Von Otfried Nassauer

Am 20. Januar begann die zweite Amtszeit von George W. Bush. Gemeinhin, so die Astrologen für das Weiße Haus, beschäftigen sich US-Präsidenten während ihrer ersten Präsidentschaft mit ihrer Wiederwahl und in der zweiten mit jenen Themen, mit denen sie in die Geschichtsbücher eingehen wollen. Ganz gleich, ob diese These belegbar ist - der Wechsel von der ersten zur zweiten Bush-Administration wirft die Frage auf, ob es zu wesentlichen Veränderungen in der amerikanischen Außen- und Sicherheitspolitik kommt. Das jedenfalls scheinen viele Politiker in Europa angesichts der gerade beendeten Rundreise der neuen US-Außenministerin, Condoleezza Rice, zu hoffen.

Hatte Rice nicht vorgeschlagen, ein “neues Kapitel” in den transatlantischen Beziehungen aufzuschlagen? Hatte sie sich nicht von Donald Rumsfelds Unterscheidung zwischen dem alten und dem neuen Europa distanziert? Hatte sie nicht für ein starkes Europa plädiert und festgehalten, ein militärisches Vorgehen gegen den Iran stehe derzeit nicht auf der Tagesordnung, es sei die Zeit für die Diplomatie? Hatte sie der NATO nicht eine - so wörtlich - “glorreiche Vergangenheit” nach- und zugleich eine “noch großartigere Zukunft” vorhergesagt?

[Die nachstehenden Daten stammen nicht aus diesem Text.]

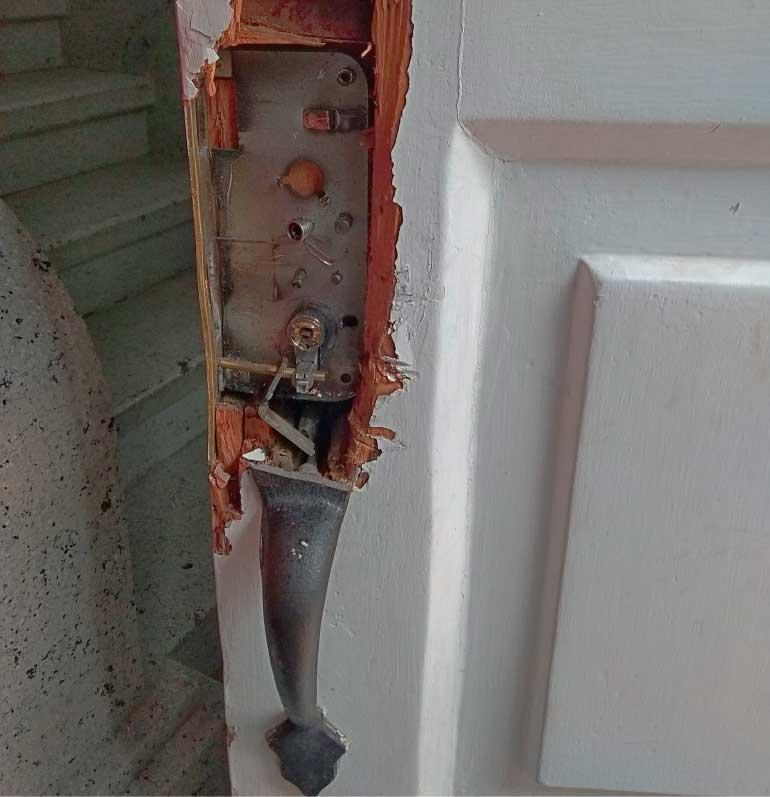 Puerta de madera violada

In der Tat, all das hatte sie und doch waren aus Washington zugleich ganz andere Töne zu hören: Drohungen auch militärischer Art vor allem gegen den Iran und Syrien. Selbstverpflichtungen zur Fortführung des Krieges gegen den Terrorismus. Rufe nach Regimewechseln in der arabischen und islamischen Welt. Ihre Verknüpfung fanden beide Tonlagen in jenem Thema, das Präsident Bush in den Mittelpunkt seiner Amtseinführungsrede gestellt hatte: der Demokratisierung des Nahen und Mittleren Ostens, also dem Thema der neokonservativen Hardliner in seiner Administration. Auch Condoleezza Rice stellte diese Frage in Paris in den Mittelpunkt ihres Kooperationsangebotes an Europa: Europa und Amerika seien den gleichen Werten verpflichtet: der Freiheit, den Menschenrechten und der allgemeinen Gültigkeit des Rechts ? beide Kontinente sollten das Projekt der Demokratisierung des Nahen und Mittleren Ostens gemeinsam angehen und dies mit aller Kraft. Dies sei, so Rice wörtlich in Paris, “keine Angelegenheit militärischer Macht, sondern der Macht von Ideen und Idealen”.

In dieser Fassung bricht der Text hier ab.